The 43-page facilitated learning analysis about the entrapment on the Mendocino Complex of Fires was well-researched and skillfully written. Six firefighters received burns and other injuries when they had to escape from the fire by running through unburned vegetation.

The intent of the analysis and hundreds of others like it is for firefighters to gain knowledge from the dozens of identified lessons learned that were meticulously documented, hoping that they will not be repeated by those who read the report.

That sounds very straightforward and simple.

But will reading about something that occurred on a fire months or years ago and hundreds or thousands of miles away actually influence someone’s behavior, performance, or decision making ability? Intuitively, we may say, “Yes. Of course. Learning about something that went wrong on an incident will keep us from making similar bad decisions later.”

A comment left by Paul regarding the article about the facilitated learning analysis was interesting:

Nothing “new” in the “Lessons Learned”. After decades in the fire service, makes me wonder if Lessons can be really be learned (and applied) at an organizational level. Seems they are constantly learned at the personal level.

Paul makes a good point. Those of us who have read numerous after action reports have seen almost all of the identified lessons many times before. Below are 21 issues mentioned in the Mendocino Complex report that were identified on the August 19, 2018 incident-within-an-incident.

1. Interpersonal communications
2. Communications system (radios & repeaters)
3. Organizational structure
4. Inadequate briefings
5. Span of control way out of whack
6. Inadequate knowledge about the real-time location of the fire
7. Crew resource management
8. See something say something
9. Play the what-if game
10. Turn down assignment
11. Interagency rivalry
12. Inadequate lookout ability due to terrain
13. Metro firefighters and those from a different fuel type thrown into a complex wildfire situation
14. Escape routes
15. Safety zones
16. Not knowing the real-time location of firefighting resources
17. Holy Grail of Wildland Firefighting
18. Burn victims not being sent to a burn center
19. Very long travel times to fireline assignments
20. Personnel shortages on Incident 21. Management Teams and Unable To Fill resource orders on fires affecting tactics and safety
Failure to declare an Incident-Within-An-Incident

Will identifying these issues still another time in a well-written document help prevent them from recurring?

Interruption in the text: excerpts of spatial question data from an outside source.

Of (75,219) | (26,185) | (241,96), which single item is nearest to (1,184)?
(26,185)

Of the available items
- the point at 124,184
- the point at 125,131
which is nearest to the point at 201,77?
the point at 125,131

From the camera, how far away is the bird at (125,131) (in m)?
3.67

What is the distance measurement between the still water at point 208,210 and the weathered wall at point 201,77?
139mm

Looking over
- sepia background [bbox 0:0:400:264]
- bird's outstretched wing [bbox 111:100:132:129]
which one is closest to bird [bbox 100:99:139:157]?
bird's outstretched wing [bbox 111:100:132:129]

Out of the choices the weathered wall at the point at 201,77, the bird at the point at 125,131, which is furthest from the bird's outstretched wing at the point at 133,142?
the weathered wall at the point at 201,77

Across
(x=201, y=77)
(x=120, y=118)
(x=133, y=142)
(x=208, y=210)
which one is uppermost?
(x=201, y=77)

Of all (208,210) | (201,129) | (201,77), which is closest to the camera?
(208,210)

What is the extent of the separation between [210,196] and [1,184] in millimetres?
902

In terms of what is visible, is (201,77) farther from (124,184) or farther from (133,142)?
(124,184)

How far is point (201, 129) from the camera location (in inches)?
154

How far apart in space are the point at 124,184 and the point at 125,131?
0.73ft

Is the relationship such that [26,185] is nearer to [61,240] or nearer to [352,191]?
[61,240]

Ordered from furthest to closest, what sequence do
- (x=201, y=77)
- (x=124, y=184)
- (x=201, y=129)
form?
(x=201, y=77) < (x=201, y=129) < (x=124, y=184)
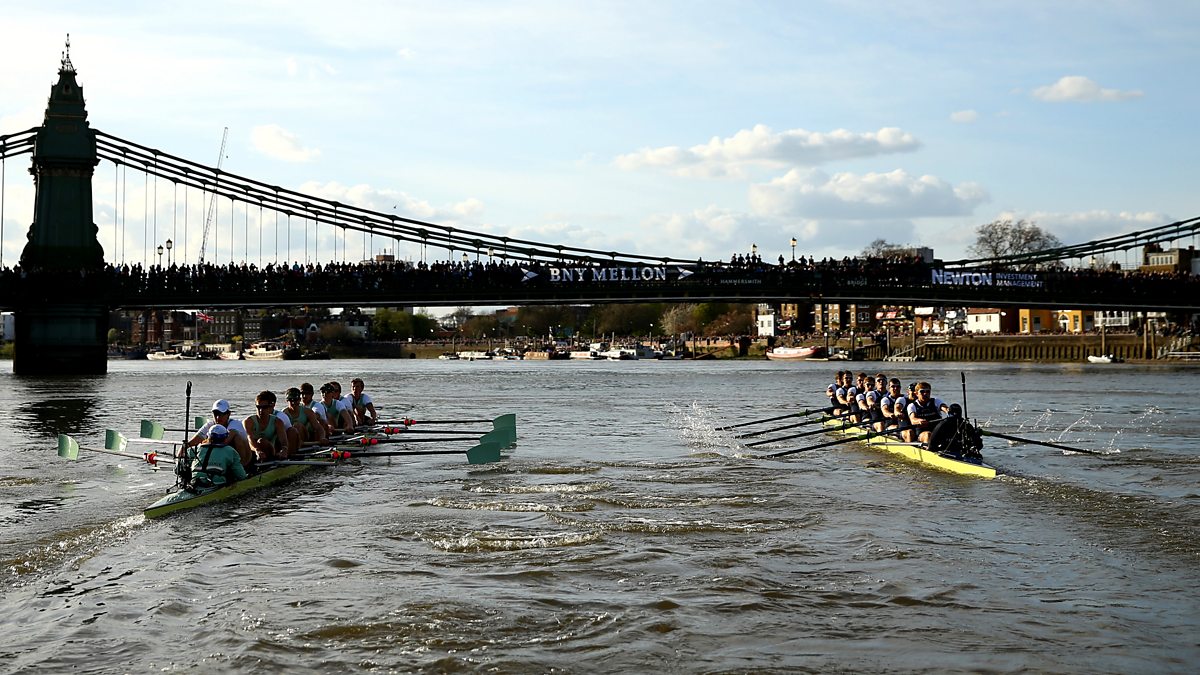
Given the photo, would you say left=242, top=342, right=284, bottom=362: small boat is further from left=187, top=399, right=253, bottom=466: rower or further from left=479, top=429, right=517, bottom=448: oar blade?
left=187, top=399, right=253, bottom=466: rower

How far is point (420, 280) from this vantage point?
6350 centimetres

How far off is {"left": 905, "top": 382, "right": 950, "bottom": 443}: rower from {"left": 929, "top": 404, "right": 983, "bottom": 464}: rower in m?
0.58

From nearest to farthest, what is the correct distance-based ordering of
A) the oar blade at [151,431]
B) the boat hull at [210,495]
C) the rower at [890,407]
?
the boat hull at [210,495] → the oar blade at [151,431] → the rower at [890,407]

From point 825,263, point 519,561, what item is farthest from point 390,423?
point 825,263

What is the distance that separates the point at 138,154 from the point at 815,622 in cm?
6734

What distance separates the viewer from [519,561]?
1337 centimetres

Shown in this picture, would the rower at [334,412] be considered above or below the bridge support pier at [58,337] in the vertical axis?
below

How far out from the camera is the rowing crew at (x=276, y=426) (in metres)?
17.1

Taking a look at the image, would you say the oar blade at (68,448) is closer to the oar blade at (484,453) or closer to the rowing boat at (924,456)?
the oar blade at (484,453)

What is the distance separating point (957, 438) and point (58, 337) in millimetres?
55050

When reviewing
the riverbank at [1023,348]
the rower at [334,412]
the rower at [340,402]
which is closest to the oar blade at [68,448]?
the rower at [334,412]

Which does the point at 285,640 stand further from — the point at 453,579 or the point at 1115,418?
the point at 1115,418

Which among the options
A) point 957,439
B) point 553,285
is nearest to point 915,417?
point 957,439

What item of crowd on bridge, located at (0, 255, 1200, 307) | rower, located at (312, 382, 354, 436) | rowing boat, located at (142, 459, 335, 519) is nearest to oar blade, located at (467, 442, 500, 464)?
rowing boat, located at (142, 459, 335, 519)
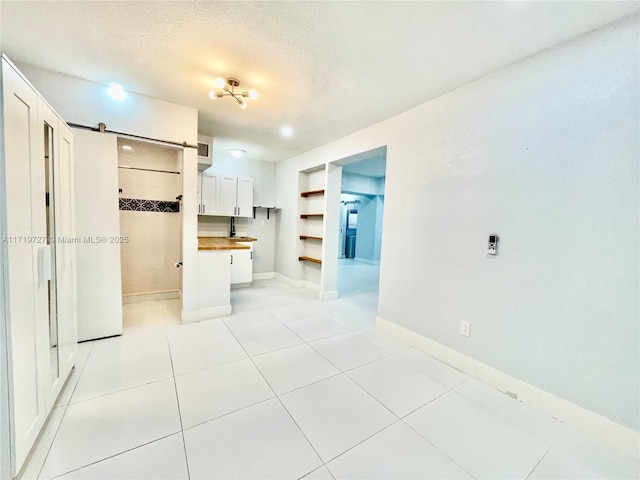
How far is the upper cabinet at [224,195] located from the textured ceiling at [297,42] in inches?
70.9

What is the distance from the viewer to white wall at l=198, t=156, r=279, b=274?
474 cm

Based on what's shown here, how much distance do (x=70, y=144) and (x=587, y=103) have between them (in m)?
3.57

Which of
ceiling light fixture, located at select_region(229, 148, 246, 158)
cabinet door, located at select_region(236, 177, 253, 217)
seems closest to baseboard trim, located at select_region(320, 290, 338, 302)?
cabinet door, located at select_region(236, 177, 253, 217)

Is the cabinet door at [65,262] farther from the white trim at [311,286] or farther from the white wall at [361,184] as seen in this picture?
the white wall at [361,184]

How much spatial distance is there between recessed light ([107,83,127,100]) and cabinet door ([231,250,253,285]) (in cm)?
254

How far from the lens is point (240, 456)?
1.29 m

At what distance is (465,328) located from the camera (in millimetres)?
2162

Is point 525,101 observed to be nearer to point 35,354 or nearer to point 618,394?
point 618,394

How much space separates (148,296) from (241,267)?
1420mm

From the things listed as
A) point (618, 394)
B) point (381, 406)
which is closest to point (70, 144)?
point (381, 406)

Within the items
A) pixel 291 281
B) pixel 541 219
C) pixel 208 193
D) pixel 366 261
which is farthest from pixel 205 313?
pixel 366 261

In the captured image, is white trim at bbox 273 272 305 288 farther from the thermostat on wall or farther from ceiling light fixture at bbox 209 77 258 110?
the thermostat on wall

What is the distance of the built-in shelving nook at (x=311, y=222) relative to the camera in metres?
4.47

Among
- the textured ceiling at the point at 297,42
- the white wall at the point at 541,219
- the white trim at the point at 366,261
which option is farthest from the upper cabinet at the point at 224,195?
the white trim at the point at 366,261
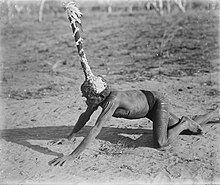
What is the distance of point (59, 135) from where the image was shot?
17.1 ft

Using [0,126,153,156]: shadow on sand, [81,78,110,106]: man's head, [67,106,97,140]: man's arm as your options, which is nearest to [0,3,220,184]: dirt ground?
[0,126,153,156]: shadow on sand

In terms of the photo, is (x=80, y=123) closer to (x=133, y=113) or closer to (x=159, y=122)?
(x=133, y=113)

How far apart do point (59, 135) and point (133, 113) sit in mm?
1140

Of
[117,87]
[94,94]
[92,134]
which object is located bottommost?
[117,87]

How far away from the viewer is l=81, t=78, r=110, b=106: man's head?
4.32m

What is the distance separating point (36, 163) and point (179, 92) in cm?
325

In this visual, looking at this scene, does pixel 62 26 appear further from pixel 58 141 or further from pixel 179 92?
pixel 58 141

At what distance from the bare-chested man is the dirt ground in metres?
0.12

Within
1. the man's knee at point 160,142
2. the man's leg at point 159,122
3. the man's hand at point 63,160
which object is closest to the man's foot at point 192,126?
the man's leg at point 159,122

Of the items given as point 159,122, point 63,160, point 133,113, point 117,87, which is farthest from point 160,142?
point 117,87

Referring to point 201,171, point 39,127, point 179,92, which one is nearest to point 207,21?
point 179,92

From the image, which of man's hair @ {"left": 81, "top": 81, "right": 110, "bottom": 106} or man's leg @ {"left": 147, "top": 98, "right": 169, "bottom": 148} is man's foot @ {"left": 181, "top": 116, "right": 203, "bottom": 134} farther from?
man's hair @ {"left": 81, "top": 81, "right": 110, "bottom": 106}

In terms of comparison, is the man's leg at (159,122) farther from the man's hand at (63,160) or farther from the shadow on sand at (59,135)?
the man's hand at (63,160)

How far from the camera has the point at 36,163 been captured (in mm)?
4328
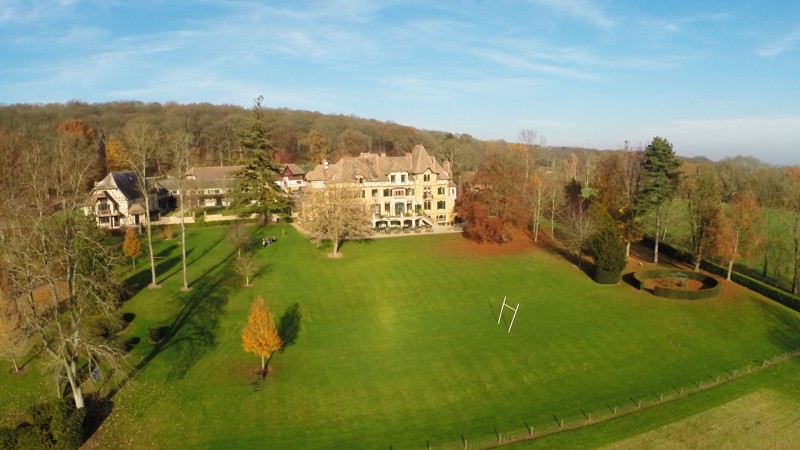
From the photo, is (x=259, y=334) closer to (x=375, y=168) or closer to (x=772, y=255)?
(x=375, y=168)

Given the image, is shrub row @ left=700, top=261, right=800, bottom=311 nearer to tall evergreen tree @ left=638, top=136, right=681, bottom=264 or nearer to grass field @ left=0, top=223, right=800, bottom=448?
grass field @ left=0, top=223, right=800, bottom=448

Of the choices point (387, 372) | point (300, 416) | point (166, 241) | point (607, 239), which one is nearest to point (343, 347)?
point (387, 372)

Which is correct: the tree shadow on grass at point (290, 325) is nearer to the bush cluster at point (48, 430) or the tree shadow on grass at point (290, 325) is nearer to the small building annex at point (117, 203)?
the bush cluster at point (48, 430)

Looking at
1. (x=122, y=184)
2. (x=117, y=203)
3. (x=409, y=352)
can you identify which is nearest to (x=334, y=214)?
(x=409, y=352)

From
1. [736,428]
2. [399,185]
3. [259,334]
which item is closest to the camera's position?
[736,428]

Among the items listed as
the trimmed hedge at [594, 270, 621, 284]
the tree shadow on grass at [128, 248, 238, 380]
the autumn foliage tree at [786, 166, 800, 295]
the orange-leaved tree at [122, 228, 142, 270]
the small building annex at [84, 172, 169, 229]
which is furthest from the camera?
the small building annex at [84, 172, 169, 229]

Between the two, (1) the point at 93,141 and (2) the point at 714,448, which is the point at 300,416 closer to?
(2) the point at 714,448

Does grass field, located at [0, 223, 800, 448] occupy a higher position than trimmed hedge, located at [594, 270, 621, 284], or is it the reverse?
trimmed hedge, located at [594, 270, 621, 284]

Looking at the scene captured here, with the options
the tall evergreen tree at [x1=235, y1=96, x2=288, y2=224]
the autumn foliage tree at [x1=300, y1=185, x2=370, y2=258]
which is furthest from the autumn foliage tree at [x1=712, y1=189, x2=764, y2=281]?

We have always assumed it will. But if so, why do the well-intentioned reports continue to list many of the same items?

In a perfect world an important lesson to be learned would be described once in a report. It would then become global knowledge in the firefighting world and the issue would never again have to show up in an after action review.

If these documents and formal classroom training is what Paul refers to as the “organizational level”, does he have a point that the most frequent way firefighters learn is from personal experience?

How do we increase the effectiveness of lessons learned reports?

Is there a different, or innovative method that could transplant these lessons into the personal mental “slide shows” that experienced firefighters consult and refer to when they are faced with a tough decision in the field?

Without doubt, someone will say all we have to do is abide by the 10 Standard Firefighting Orders and 18 Watch Out Situations. The Orders have been around for 62 years. Someone else just saying “follow them” will not magically make it happen. That has been said millions of times in the last six decades and still, between 1990 and 2015, an average of 17 wildland firefighters were killed each year. Continuing to do the same thing while expecting different results is not realistic.